:: DOCUMENT SECTION ::
== == ==
Antonio Pigafetta, a Florentine navigator who went with Magellan on the first voyage around the world, wrote, upon his passage through our southern lands of America, a strictly accurate account that nonetheless resembles a venture into fantasy. In it he recorded that he had seen hogs with navels on their haunches, clawless birds whose hens laid eggs on the backs of their mates, and others still, resembling tongueless pelicans, with beaks like spoons. He wrote of having seen a misbegotten creature with the head and ears of a mule, a camel’s body, the legs of a deer and the whinny of a horse. He described how the first native encountered in Patagonia was confronted with a mirror, whereupon that impassioned giant lost his senses to the terror of his own image.
== == ==
:: PROVIDED DATA ::
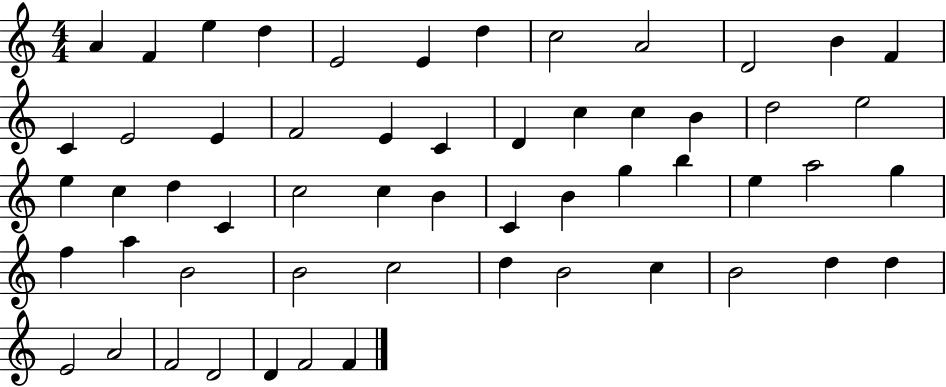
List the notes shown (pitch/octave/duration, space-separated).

A4/q F4/q E5/q D5/q E4/h E4/q D5/q C5/h A4/h D4/h B4/q F4/q C4/q E4/h E4/q F4/h E4/q C4/q D4/q C5/q C5/q B4/q D5/h E5/h E5/q C5/q D5/q C4/q C5/h C5/q B4/q C4/q B4/q G5/q B5/q E5/q A5/h G5/q F5/q A5/q B4/h B4/h C5/h D5/q B4/h C5/q B4/h D5/q D5/q E4/h A4/h F4/h D4/h D4/q F4/h F4/q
== == ==
:: WHAT THIS EXERCISE ASKS ::
(1) In the passage about Pigafetta's account, what happened when the first native encountered in Patagonia was confronted with a mirror?
(2) Reproduce the passage about Pigafetta's account word for word, from "Antonio Pigafetta, a" to "his own image.".

:: ANSWERS TO THE EXERCISES ::
(1) The impassioned giant lost his senses to the terror of his own image.

(2)
Antonio Pigafetta, a Florentine navigator who went with Magellan on the first voyage around the world, wrote, upon his passage through our southern lands of America, a strictly accurate account that nonetheless resembles a venture into fantasy. In it he recorded that he had seen hogs with navels on their haunches, clawless birds whose hens laid eggs on the backs of their mates, and others still, resembling tongueless pelicans, with beaks like spoons. He wrote of having seen a misbegotten creature with the head and ears of a mule, a camel’s body, the legs of a deer and the whinny of a horse. He described how the first native encountered in Patagonia was confronted with a mirror, whereupon that impassioned giant lost his senses to the terror of his own image.